Figure 2: Receiver operating characteristic curve (red line) for differential neutrophil count
is shown. The area under the curve is 0.932
Figure 3: Receiver operating characteristic curve (red line) for random blood sugar is shown
with area under the curve of 0.837
Table 1: Odds ratio of various regressors with univariate analysis
Table 2: Confusion matrix
Discussion
The outbreak of the novel COVID-19 forces the medical fraternity around the world
to discover the many unfamiliar facets of the disease. The risk factors of mortality
is one of the important dimensions of the clinical research. The risk factors also
direct the health authorities to utilize medical infrastructure and human resource
optimally to reduce the number of deaths during the epidemic. The present study showed
that differential neutrophil count and RBS have significant contribution as indicators
of mortality in COVID.19 patients. The above two hematologic parameters have 70% validation
accuracy in predicting the outcome. Ruan et al. suggested age, the underlying diseases, and increased inflammatory indicators as
mortality indicators.[[8]] They showed significant differences in white blood cell counts, absolute lymphocyte
counts, PLTs, albumin, total bilirubin, blood urea nitrogen, blood creatinine, myoglobin,
cardiac troponin, C-reactive protein (CRP), and interleukin-6 in death and recovered
groups. In the present study, differential lymphocyte count is highly negatively correlated
with differential neutrophil count [Supplementary Table 3]. Green in a retrospective
study of 150 COVID-19 patients found significant differences in ferritin and interleukin-6
levels between nonsurvivors and survivors, suggesting that the cause of mortality
may be hyperinflammation due to viral infection.[[9]] Tan et al. retrospect the time course reports of complete blood count of dead and
recovered cases.
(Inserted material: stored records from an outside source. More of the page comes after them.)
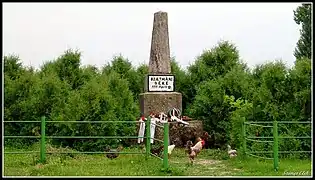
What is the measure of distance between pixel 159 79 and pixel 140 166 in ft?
17.5

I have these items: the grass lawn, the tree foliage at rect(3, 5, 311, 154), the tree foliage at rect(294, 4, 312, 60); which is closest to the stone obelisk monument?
the tree foliage at rect(3, 5, 311, 154)

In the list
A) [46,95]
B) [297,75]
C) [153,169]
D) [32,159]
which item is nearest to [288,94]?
[297,75]

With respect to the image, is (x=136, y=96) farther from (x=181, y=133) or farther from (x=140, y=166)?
(x=140, y=166)

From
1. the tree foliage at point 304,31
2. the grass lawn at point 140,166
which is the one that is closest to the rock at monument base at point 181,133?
the grass lawn at point 140,166

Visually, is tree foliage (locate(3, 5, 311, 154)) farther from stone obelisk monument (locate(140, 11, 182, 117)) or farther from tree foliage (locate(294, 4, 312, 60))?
tree foliage (locate(294, 4, 312, 60))

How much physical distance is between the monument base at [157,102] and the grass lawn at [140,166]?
3298mm

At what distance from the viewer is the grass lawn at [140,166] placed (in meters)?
8.82

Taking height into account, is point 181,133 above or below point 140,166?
above

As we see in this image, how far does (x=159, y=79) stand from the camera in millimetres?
14555

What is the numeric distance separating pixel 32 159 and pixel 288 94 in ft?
18.4

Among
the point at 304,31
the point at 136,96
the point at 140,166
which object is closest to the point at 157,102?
the point at 136,96

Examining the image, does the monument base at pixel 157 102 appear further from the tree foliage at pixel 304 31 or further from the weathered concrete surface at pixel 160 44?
the tree foliage at pixel 304 31

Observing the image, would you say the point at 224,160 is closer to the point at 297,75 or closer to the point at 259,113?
the point at 259,113

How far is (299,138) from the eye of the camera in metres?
10.8
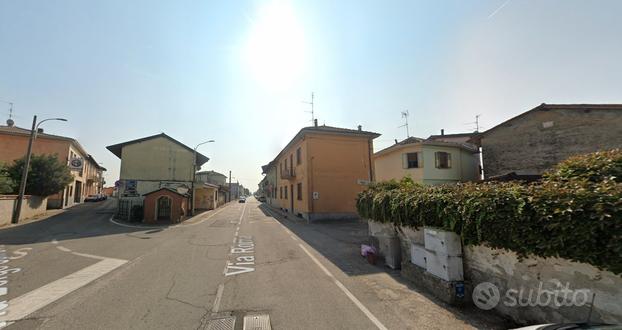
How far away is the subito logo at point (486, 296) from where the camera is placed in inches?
187

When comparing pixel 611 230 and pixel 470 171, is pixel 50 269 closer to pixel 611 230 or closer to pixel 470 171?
pixel 611 230

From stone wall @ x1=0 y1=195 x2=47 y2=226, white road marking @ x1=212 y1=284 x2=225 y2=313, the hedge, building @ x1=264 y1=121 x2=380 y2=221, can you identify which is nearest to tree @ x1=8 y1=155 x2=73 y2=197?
stone wall @ x1=0 y1=195 x2=47 y2=226

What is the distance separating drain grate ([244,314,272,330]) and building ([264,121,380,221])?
15.4 meters

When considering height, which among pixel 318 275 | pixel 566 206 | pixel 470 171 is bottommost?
pixel 318 275

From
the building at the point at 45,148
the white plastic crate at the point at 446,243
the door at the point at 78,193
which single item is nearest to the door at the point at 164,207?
the building at the point at 45,148

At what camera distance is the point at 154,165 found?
28.7 metres

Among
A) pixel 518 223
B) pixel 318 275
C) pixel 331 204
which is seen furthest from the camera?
pixel 331 204

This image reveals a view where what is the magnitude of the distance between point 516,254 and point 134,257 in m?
10.8

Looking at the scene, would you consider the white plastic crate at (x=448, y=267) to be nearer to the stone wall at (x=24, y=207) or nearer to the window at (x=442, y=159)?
the window at (x=442, y=159)

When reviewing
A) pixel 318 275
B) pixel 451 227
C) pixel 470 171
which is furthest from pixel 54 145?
pixel 470 171

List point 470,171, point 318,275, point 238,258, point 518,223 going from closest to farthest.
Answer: point 518,223 → point 318,275 → point 238,258 → point 470,171

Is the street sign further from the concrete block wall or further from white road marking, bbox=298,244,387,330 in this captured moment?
the concrete block wall

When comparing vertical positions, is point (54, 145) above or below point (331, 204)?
above

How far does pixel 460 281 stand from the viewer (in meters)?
5.22
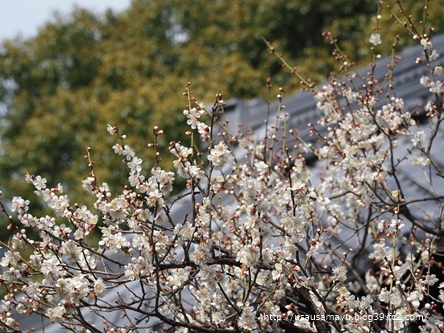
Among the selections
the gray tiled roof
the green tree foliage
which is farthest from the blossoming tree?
the green tree foliage

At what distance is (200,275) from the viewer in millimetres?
2350

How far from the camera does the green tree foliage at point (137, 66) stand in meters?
14.0


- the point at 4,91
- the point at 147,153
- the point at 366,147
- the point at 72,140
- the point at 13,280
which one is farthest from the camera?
the point at 4,91

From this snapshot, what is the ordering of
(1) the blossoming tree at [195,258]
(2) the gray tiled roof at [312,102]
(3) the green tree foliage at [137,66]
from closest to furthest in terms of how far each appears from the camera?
(1) the blossoming tree at [195,258], (2) the gray tiled roof at [312,102], (3) the green tree foliage at [137,66]

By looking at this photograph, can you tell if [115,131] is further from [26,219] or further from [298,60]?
[298,60]

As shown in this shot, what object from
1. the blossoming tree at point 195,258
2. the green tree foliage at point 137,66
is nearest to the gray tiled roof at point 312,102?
the blossoming tree at point 195,258

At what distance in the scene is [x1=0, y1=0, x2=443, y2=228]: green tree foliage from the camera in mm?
13969

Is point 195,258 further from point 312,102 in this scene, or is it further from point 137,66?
point 137,66

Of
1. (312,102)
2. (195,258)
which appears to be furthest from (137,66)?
(195,258)

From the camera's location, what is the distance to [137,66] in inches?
690

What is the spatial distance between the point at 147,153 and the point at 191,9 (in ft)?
26.1

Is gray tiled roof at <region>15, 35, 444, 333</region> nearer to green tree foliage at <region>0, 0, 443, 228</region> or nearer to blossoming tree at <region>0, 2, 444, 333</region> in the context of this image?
blossoming tree at <region>0, 2, 444, 333</region>

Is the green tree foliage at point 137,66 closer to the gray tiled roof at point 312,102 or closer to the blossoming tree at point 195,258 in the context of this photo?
the gray tiled roof at point 312,102

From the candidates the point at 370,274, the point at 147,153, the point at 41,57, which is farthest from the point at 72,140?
the point at 370,274
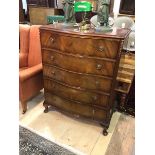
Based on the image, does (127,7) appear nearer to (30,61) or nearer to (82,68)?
(82,68)

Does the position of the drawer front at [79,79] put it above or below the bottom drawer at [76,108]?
above

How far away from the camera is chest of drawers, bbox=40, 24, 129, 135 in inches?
55.9

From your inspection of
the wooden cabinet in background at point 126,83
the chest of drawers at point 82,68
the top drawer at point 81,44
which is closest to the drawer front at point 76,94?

They suggest time lymphocyte (%) model as the prognostic factor of
disease severity. The disease severity is proportional to decrease in lymphocyte count
across timeline.[[10]] Zhou et al. carried out a multivariable regression analysis and found increasing
odds of in-hospital death associated with older age (OR 1.10, 95% confidence interval
1.03–1.17, per year increase; P = 0.0043), higher Sequential Organ Failure Assessment
score (5.65, 2.61-12.23; P < 0.0001), and d-dimer >1 μg/mL (18.42, 2.64–128.55; P
= 0.0033) on hospital admission.[[11]] Du et al. identified four risk factors including age ≥65 years, cardiovascular
comorbidity, CD3 + CD8 + T cells ≤75 cell/μL, and cardiac troponin I levels ≥0.05
ng/mL as predictors of mortality. They specifically mentioned the last two factors
are more specific.[[12]] Gupta et al. reported preventive measures for patients with diabetes and mentioned
diabetes as an important risk factor for mortality in patients with other influenza
epidemics. The present study also mentioned RBS as an important predictor of mortality
risk.[[13]] Singh reported that ACE-2 receptors are expressed on pancreatic islets and infection
with SARS-CoV-1 cause hyperglycemia in people without existing diabetes mellitus.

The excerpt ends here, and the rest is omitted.